[What the task asks]
List the full name of every person the article below on self-healing polymers mentions.

---------- Excerpt

Issue Date: May 12, 2014 | Web Date: May 8, 2014
Polymers That Heal Themselves
Biological systems can heal themselves. That’s not usually true for materials made with synthetic polymers. Although researchers have previously reported self-healing polymers, such repairs have been limited to microscopic defects and cracks.
A new system, devised by researchers at the University of Illinois, Urbana-Champaign, enables the self-healing in polymers of holes as big as 9 mm (Science 2014, DOI: 10.1126/science.1251135). Aerospace engineer Scott R. White, chemist Jeffrey S. Moore, materials scientist Nancy R. Sottos, and coworkers developed a two-stage gelation and polymerization process to carry out these repairs. The researchers envision using the process in structural materials and other plastics prone to impact damage.
The process depends upon channels embedded in the polymer. Those channels contain solutions that remain segregated until they are needed for repairs. One channel contains a solution of a gelator, a catalyst, and a promoter. Another channel contains a solution of another gelator and an initiator. The monomers needed for the reaction are divided between the channels. Damage to the polymer breaks open the channels, releasing the solutions and allowing them to mix.
The two gelators form a cross-linked network that turns the solution into a gel. The gelation continues until the hole is filled with a gel scaffold. That scaffold then polymerizes into a solid. These two stages occur on different timescales—seconds to minutes for the gel formation and hours for the polymerization.
“We’re able to tune the system so the gel time is relatively fast but the polymerization time is much slower,” Sottos says. “I don’t think we’ve really hit the optimum yet for the gel formation versus polymerization, but the polymerization time should come much later than the gel or you’ll never get the full scaffold to form.”
The researchers demonstrated damage repair with two different types of polymers—a methacrylate-based polymer and a thiolene-based polymer. In one example, they repaired an open cylindrical hole. In a more realistic example, they repaired materials that they had crushed and punctured with a metal striker.
So far, the method is limited to damage holes smaller than about 9 mm. “Currently, the worst enemy of the concept appears to be gravity,” says Fred Wudl, a materials chemist at the University of California, Santa Barbara. If the hole is too big, gravity pulls unreacted fluid out of the damage zone before it has a chance to gel. “One wonders what this inventive group has up their sleeve to emasculate gravity.”
“This two-stage approach has considerable design versatility,” says Richard P. Wool, a professor of chemical and biomolecular engineering at the University of Delaware. “Many future variants could be visualized, such as self-assembling scaffolds, even fibers in composites and reactive nanostructures.”

--------------------
---------- Extracted records

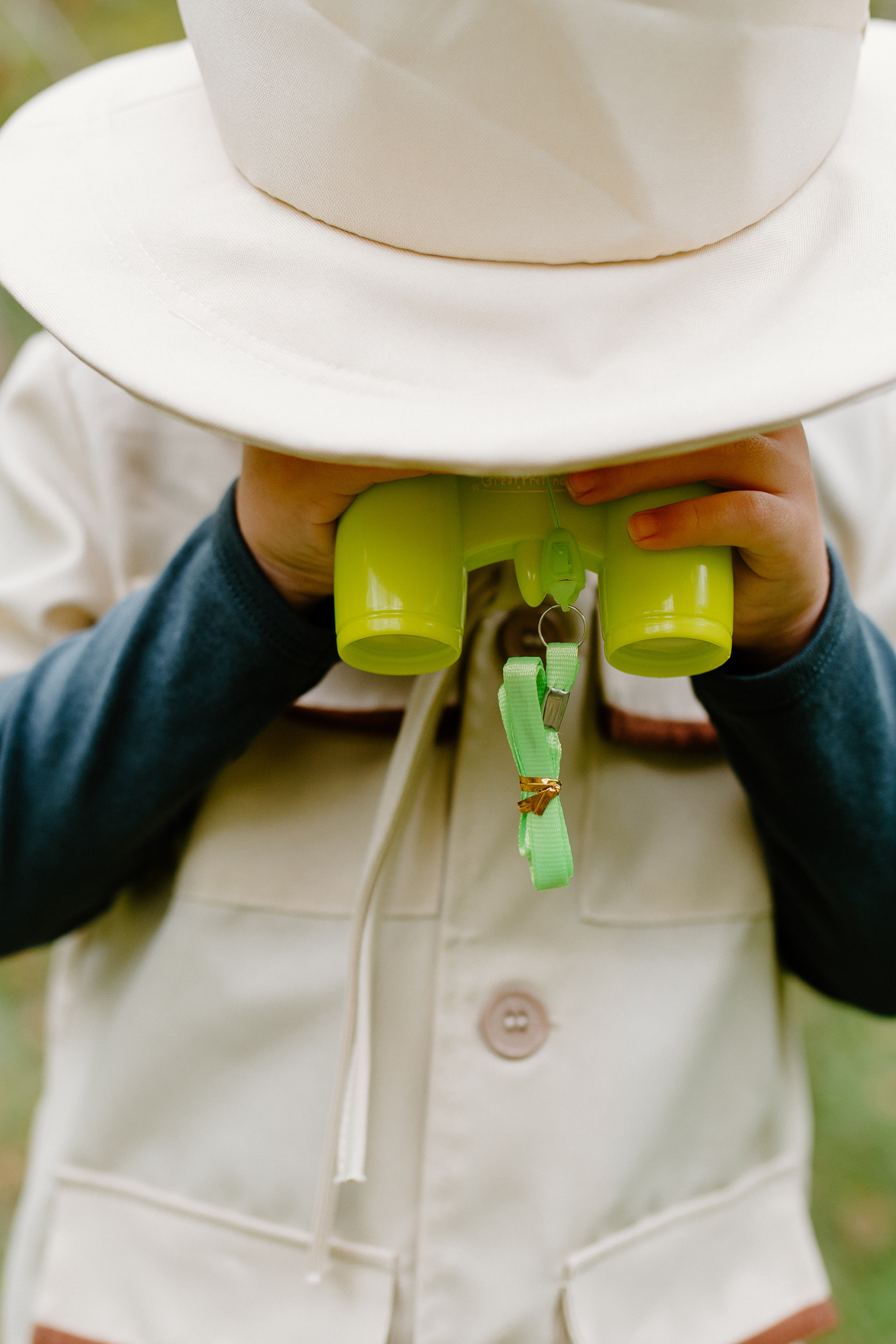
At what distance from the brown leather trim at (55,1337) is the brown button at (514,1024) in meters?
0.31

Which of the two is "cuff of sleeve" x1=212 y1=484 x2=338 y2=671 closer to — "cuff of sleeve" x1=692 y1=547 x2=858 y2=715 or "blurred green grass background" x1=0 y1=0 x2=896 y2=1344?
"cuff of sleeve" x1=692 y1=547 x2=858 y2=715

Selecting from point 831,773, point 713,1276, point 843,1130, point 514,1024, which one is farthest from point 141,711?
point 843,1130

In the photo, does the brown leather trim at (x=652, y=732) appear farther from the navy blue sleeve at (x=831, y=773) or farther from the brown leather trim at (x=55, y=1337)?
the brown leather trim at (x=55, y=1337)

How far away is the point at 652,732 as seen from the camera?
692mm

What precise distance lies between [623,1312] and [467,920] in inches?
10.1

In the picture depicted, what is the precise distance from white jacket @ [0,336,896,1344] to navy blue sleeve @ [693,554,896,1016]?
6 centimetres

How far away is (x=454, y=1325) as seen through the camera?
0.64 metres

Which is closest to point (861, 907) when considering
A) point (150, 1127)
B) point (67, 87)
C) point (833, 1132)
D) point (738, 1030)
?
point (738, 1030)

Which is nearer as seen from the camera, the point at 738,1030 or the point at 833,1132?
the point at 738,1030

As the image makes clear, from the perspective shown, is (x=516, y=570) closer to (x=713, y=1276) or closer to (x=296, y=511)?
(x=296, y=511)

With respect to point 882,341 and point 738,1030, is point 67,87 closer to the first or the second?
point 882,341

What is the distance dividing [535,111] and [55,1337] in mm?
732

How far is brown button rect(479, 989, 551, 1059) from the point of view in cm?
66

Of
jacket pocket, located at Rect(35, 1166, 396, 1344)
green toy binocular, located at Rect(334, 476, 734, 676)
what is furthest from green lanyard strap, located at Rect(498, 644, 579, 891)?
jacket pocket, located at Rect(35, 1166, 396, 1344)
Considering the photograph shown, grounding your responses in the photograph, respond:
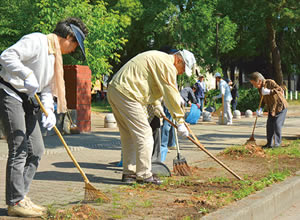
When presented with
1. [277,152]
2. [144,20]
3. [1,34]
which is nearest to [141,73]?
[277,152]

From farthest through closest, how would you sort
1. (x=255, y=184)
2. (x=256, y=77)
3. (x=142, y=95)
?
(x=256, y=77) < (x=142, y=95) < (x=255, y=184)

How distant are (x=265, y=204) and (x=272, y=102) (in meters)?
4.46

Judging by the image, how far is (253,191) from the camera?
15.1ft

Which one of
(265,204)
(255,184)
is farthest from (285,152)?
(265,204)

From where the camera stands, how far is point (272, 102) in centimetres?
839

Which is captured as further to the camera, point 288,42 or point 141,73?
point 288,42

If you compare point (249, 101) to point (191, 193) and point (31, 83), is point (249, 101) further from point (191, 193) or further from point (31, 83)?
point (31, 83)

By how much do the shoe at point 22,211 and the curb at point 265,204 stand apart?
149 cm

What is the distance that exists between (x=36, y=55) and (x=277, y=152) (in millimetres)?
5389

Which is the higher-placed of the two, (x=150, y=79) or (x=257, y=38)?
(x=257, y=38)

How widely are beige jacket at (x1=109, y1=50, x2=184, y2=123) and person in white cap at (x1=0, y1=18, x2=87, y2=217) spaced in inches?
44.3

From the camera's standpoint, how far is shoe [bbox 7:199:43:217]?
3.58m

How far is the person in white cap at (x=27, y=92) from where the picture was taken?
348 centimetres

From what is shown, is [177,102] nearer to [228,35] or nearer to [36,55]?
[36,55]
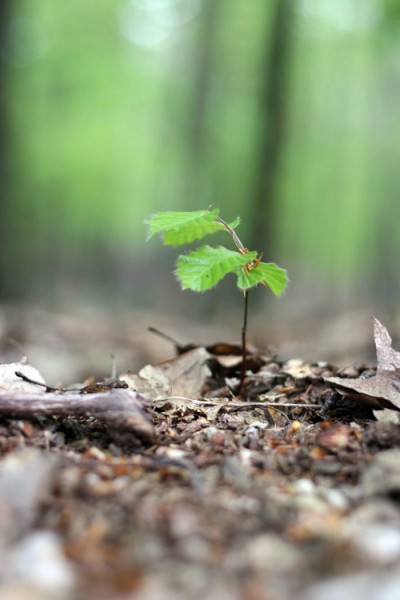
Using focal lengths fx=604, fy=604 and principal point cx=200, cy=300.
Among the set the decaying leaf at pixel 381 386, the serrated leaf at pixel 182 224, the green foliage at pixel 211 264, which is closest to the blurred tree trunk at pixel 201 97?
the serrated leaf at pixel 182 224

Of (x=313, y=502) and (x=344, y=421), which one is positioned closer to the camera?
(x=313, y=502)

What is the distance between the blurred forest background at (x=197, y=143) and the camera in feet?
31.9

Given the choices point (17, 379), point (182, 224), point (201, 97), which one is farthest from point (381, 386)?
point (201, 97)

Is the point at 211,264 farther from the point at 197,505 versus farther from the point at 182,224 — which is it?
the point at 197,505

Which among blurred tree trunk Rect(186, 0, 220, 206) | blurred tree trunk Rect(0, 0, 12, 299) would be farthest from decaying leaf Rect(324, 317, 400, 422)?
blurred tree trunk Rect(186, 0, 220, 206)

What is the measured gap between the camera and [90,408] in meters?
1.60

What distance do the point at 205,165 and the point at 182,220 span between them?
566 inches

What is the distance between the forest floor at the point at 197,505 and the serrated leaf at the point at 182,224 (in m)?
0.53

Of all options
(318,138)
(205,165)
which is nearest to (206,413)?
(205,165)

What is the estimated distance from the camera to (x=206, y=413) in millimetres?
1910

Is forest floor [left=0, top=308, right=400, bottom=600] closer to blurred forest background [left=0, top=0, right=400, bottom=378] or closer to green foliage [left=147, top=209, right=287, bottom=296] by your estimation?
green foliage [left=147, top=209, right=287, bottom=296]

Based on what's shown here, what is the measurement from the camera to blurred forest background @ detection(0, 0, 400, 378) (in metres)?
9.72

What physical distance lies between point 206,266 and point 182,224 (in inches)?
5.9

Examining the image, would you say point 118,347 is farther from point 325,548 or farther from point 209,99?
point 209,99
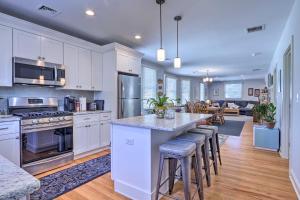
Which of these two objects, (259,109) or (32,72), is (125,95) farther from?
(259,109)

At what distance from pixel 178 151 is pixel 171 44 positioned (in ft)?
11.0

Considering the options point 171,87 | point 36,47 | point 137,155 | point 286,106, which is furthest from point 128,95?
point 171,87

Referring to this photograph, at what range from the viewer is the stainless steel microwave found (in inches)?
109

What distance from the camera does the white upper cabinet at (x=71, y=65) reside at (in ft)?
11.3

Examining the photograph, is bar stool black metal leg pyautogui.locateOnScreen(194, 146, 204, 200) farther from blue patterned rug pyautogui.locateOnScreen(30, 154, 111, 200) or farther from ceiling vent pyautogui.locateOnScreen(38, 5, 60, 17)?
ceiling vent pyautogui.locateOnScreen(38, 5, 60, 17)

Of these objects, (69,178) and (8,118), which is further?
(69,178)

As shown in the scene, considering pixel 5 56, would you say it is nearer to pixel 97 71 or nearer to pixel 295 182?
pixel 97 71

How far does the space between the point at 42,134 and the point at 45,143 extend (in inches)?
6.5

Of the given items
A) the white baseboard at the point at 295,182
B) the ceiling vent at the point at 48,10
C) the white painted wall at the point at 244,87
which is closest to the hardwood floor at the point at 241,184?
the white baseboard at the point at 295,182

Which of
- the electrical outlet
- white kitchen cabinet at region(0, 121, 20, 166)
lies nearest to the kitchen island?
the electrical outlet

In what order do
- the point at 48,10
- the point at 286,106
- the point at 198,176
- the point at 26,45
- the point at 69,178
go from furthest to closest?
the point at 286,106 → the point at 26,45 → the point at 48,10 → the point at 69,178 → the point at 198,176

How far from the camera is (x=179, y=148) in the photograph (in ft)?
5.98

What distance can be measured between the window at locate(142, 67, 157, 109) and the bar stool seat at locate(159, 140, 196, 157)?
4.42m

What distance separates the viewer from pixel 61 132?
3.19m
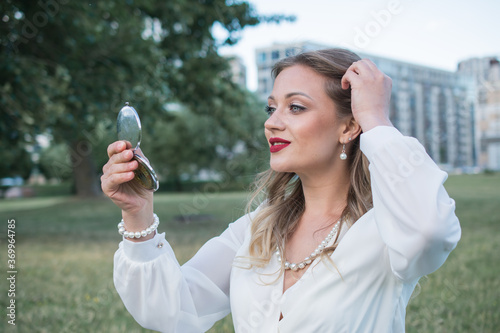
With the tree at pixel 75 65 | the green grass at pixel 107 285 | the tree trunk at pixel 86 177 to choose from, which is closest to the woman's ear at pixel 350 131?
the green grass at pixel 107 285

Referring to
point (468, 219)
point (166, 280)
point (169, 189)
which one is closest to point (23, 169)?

--------------------

[Output for this task]
Scott R. White, Jeffrey S. Moore, Nancy R. Sottos, Fred Wudl, Richard P. Wool